Fri 30 Jan 2009
Filed under: News,Opinion,Other
In Nineteen Eighty-Four, George Orwell writes of a fictional totalitarian regime that controls the masses through propaganda and government institutions named as antonyms. For example, The Ministry of Peace wages constant war, while the Ministry of Plenty is charged with rationing food and goods. Albeit, being a novel aimed at warning about the dangers of totalitarianism, of which Orwell witnessed during the Second World War, its fictional account holds validity in our own era.
Through the use of an Orwellian antonym, the government of Burma is officially known as the “State Peace and Development Council”, LINK In truth, Burma, also known as Myanmar, is ruled by a military Junta, who controls the country through the oppression of its people.
The Junta has been accused of perpetual human rights abuses, namely forced labour camps and suppressing democratic reforms.
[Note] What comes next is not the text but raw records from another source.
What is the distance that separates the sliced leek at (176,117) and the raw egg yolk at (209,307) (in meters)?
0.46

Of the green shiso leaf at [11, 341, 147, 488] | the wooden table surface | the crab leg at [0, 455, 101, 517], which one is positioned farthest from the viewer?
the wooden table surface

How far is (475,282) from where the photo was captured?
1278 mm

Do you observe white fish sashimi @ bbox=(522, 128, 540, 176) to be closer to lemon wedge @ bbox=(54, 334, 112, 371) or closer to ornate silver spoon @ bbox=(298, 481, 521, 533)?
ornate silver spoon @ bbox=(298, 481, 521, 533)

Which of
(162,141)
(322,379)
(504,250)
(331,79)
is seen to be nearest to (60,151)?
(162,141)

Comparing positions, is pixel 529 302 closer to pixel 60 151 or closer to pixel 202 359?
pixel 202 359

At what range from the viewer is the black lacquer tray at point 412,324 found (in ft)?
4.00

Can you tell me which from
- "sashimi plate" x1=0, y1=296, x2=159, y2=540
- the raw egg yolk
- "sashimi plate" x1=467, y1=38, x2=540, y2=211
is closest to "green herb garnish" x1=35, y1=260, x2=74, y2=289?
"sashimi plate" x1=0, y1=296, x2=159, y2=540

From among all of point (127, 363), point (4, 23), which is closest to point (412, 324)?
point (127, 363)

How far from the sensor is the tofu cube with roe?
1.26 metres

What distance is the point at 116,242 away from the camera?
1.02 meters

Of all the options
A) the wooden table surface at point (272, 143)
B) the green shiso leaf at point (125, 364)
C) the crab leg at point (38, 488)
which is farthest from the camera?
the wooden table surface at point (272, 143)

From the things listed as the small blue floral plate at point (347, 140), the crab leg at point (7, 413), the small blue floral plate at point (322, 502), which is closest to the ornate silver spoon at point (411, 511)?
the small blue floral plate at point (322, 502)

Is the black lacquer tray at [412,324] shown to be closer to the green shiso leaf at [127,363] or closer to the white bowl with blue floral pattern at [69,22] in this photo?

For example, the “State Peace and Development Council” forces scores of citizens, through threats of violence and imprisonment, to toil for a foreign company in the extraction and production of oil. Furthermore, within the Southeast portion of Burma, forced labour is being used to aid in the construction of a large-scale pipeline, which is being constructed by a number of oil corporations from various nations.
Unlike Nineteen Eighty-Four, the situation in Burma is not bound by page numbers. Ending the oppression will take international action beyond the efforts of the United Nations. The international community cannot depend on the UN to issue continual resolutions against the “State Peace and Development Council”. Burma will be reformed through direct intervention. Democracy will be given to the people of Burma through physical pressure, as opposed to constant condemnation.